Что обуславливало это постепенное уменьшение? На этот вопрос нельзя дать однозначного и точного ответа. В случае рака легких двигателем процесса стала первичная профилактика — медленный спад курения, инициированный исследованиями Долла с Хиллом и Виндера с Грэхемом, подпитанный докладом министра здравоохранения и доведенный до кипения сочетанием политической активности (закон о предостерегающих надписях на сигаретных пачках), изобретательные судебные тяжбы (процессы Бэнцхафа и Чиполлоне), медицинское просвещение и антитабачная пропаганда.
В случае рака толстой кишки и рака шейки матки понижение уровня почти наверняка обуславливалось успехом вторичной профилактики — тестирования. Рак толстой кишки обнаруживали все раньше и раньше, нередко еще до наступления злокачественной стадии, и лечили относительно небольшими операциями. Скринирование рака шейки матки при помощи мазков Папаниколау широко проводилось медицинскими центрами по всей стране — незлокачественные образования, как и при раке толстой кишки, удалялись относительно щадящими операциями[37].

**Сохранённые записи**
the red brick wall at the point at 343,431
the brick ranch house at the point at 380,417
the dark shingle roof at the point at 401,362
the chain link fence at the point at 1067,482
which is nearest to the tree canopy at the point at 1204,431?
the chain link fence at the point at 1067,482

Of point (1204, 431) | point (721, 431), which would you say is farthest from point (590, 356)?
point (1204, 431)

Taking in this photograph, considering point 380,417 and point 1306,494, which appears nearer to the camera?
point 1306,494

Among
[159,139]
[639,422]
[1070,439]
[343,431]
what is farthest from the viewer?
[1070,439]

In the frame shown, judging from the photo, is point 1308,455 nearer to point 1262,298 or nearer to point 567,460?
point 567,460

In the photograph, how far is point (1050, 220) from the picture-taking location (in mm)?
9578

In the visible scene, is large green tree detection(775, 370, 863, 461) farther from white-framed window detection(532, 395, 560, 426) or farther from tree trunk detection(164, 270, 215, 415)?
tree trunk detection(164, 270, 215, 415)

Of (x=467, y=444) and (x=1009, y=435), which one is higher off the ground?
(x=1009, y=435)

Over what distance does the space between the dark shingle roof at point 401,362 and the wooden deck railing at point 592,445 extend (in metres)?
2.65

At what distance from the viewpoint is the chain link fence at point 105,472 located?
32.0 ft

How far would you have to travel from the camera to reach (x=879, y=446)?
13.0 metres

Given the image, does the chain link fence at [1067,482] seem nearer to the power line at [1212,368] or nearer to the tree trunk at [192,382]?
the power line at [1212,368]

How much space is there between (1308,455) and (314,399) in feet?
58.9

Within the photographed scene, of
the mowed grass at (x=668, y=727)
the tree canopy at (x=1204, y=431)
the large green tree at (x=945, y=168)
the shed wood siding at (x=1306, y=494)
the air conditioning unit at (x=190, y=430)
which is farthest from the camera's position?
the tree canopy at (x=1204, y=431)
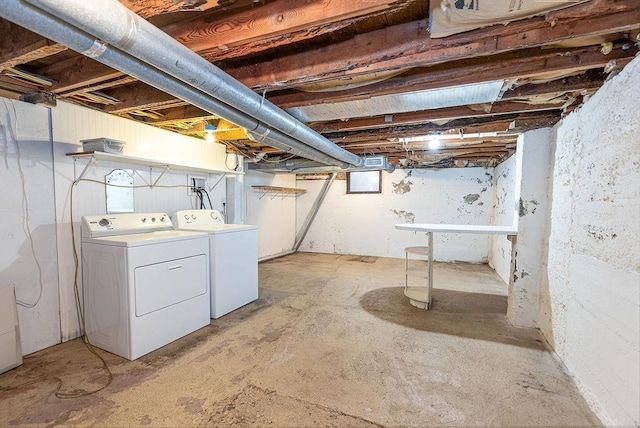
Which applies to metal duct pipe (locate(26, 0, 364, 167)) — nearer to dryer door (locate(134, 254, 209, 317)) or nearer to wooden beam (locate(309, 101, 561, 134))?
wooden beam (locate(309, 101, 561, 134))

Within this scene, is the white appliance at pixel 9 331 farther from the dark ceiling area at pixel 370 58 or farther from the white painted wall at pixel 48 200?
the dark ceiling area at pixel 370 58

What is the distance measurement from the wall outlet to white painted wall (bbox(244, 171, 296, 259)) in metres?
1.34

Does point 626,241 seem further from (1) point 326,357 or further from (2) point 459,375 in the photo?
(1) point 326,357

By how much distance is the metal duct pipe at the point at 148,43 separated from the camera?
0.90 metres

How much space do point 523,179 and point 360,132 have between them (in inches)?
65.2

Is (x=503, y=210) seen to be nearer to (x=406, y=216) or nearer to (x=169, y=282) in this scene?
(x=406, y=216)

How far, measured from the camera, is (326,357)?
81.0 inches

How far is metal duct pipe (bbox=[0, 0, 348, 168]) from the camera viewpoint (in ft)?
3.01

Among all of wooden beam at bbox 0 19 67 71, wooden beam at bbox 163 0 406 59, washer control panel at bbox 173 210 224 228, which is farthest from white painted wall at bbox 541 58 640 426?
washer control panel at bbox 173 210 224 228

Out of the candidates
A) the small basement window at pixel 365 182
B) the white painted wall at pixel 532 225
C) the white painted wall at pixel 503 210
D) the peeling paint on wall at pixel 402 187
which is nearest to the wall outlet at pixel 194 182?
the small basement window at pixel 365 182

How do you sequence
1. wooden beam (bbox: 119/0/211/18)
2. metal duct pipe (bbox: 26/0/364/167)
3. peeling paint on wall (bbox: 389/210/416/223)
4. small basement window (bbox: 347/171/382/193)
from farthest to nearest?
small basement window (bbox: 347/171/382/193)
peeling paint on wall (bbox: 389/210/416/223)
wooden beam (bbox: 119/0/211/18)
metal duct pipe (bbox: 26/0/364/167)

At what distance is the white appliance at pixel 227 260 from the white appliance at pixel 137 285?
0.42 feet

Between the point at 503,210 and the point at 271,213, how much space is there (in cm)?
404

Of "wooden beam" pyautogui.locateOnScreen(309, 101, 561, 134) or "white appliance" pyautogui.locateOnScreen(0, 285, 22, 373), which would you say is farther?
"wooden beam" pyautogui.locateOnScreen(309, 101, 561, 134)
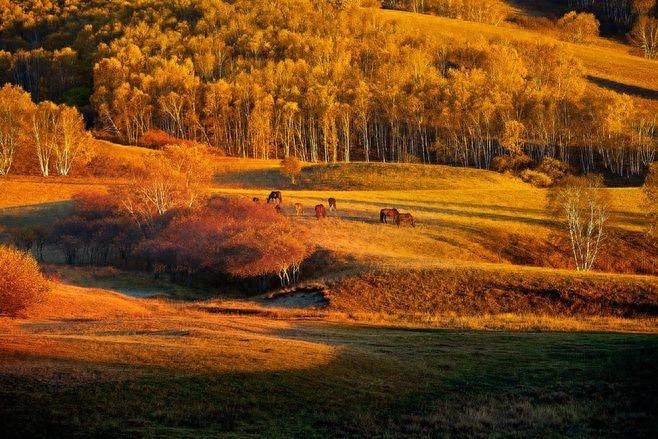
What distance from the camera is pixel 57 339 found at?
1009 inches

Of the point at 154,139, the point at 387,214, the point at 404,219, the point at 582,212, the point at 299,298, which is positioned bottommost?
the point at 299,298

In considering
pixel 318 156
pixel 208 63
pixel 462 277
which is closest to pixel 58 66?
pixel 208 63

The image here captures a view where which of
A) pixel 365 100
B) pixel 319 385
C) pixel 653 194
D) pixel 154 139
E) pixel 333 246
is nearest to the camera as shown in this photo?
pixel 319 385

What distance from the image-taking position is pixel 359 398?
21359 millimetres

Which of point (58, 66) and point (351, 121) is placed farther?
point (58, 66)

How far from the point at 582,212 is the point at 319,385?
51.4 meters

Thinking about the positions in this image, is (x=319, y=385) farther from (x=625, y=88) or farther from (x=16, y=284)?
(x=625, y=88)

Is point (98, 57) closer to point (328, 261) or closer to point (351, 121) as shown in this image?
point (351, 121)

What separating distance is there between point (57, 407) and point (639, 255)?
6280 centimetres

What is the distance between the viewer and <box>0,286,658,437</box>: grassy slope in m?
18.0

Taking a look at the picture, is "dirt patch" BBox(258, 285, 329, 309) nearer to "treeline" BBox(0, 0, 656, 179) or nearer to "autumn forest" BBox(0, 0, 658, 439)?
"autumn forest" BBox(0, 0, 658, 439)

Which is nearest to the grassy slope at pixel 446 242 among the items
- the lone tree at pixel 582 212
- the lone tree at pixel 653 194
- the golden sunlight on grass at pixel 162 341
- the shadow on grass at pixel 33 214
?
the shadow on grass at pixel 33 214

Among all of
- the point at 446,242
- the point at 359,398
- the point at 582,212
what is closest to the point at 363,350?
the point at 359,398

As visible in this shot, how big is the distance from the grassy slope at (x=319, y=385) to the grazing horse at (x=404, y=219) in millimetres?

==

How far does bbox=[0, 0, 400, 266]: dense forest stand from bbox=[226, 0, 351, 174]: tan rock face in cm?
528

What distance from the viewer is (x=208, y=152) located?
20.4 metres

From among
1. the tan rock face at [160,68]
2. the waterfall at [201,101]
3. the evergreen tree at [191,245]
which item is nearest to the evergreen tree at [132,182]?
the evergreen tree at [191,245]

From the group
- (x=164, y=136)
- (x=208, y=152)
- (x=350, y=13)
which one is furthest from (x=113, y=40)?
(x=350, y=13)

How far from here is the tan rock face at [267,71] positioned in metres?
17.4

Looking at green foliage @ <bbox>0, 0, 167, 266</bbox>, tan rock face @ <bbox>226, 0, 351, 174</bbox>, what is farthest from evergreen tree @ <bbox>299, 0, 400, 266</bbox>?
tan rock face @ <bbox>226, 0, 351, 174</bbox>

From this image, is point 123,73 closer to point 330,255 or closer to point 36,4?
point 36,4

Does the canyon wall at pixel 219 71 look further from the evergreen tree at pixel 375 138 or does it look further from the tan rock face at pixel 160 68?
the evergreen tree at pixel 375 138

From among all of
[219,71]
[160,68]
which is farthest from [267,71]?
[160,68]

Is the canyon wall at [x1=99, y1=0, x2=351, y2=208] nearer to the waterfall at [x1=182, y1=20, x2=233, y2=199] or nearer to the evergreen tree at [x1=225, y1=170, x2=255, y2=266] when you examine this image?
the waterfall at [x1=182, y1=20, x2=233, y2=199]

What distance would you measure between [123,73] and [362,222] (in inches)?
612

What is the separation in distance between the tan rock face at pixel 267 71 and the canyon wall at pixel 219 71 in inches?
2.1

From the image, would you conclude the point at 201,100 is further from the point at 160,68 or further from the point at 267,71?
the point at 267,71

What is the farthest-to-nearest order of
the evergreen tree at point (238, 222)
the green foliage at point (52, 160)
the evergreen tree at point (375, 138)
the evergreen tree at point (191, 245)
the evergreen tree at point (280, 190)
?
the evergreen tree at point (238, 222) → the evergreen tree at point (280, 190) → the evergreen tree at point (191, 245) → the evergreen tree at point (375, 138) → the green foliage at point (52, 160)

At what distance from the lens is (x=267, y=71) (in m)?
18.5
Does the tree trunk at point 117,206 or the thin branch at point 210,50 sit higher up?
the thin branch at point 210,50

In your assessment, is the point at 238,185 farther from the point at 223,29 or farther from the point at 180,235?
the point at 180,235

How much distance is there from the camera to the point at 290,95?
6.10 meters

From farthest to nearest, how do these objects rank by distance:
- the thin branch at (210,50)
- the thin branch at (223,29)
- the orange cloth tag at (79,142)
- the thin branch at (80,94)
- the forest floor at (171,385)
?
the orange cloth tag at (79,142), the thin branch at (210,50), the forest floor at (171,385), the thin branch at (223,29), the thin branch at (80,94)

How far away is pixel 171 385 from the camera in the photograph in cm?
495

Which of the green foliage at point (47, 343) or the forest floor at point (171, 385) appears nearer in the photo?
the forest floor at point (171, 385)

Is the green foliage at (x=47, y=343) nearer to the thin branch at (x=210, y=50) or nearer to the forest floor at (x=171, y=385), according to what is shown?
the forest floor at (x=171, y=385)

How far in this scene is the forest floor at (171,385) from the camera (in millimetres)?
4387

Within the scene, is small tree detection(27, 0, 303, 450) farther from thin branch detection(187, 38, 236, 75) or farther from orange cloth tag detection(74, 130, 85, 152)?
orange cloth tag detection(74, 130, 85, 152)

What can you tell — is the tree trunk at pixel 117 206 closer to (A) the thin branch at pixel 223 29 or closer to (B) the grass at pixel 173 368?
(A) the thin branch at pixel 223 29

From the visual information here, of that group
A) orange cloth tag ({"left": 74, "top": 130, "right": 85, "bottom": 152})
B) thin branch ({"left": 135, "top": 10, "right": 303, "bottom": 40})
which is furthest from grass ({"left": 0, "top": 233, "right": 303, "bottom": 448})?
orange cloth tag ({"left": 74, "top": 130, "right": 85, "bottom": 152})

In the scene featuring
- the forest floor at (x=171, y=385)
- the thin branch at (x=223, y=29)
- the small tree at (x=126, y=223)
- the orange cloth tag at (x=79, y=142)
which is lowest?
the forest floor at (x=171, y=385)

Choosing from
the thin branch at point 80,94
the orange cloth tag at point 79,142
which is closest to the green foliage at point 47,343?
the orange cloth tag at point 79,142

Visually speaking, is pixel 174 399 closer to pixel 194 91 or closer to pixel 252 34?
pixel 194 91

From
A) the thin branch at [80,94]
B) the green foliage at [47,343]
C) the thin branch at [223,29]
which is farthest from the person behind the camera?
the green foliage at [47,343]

**Набор заданий**
**A.** Чьи исследования, согласно фрагменту о снижении заболеваемости раком, инициировали медленный спад курения?
**B.** Продолжите фрагмент о снижении заболеваемости раком после его последнего предложения.

**Ответы по заданиям**
**A.** Исследования Долла с Хиллом и Виндера с Грэхемом.

**B.**
В случае же лимфом, лейкозов и рака яичек, напротив, уменьшение смертности отражало достижения химиотерапии. Для детского ОЛЛ стандартный уровень излечения составил восемьдесят процентов. Точно так же излечима оказалась и болезнь Ходжкина, равно как и некоторые крупноклеточные агрессивные лимфомы. И в самом деле, для болезни Ходжкина, рака яичек и детских лейкозов самый актуальный вопрос теперь заключался не в том, какая максимальная доза химиотерапии дает лечебный эффект, а в том, какая может быть минимальная доза: испытания были направлены на то, чтобы выяснить, насколько мягче и менее токсичным может быть протокол по сравнению с общепринятым, не теряя при этом эффективности.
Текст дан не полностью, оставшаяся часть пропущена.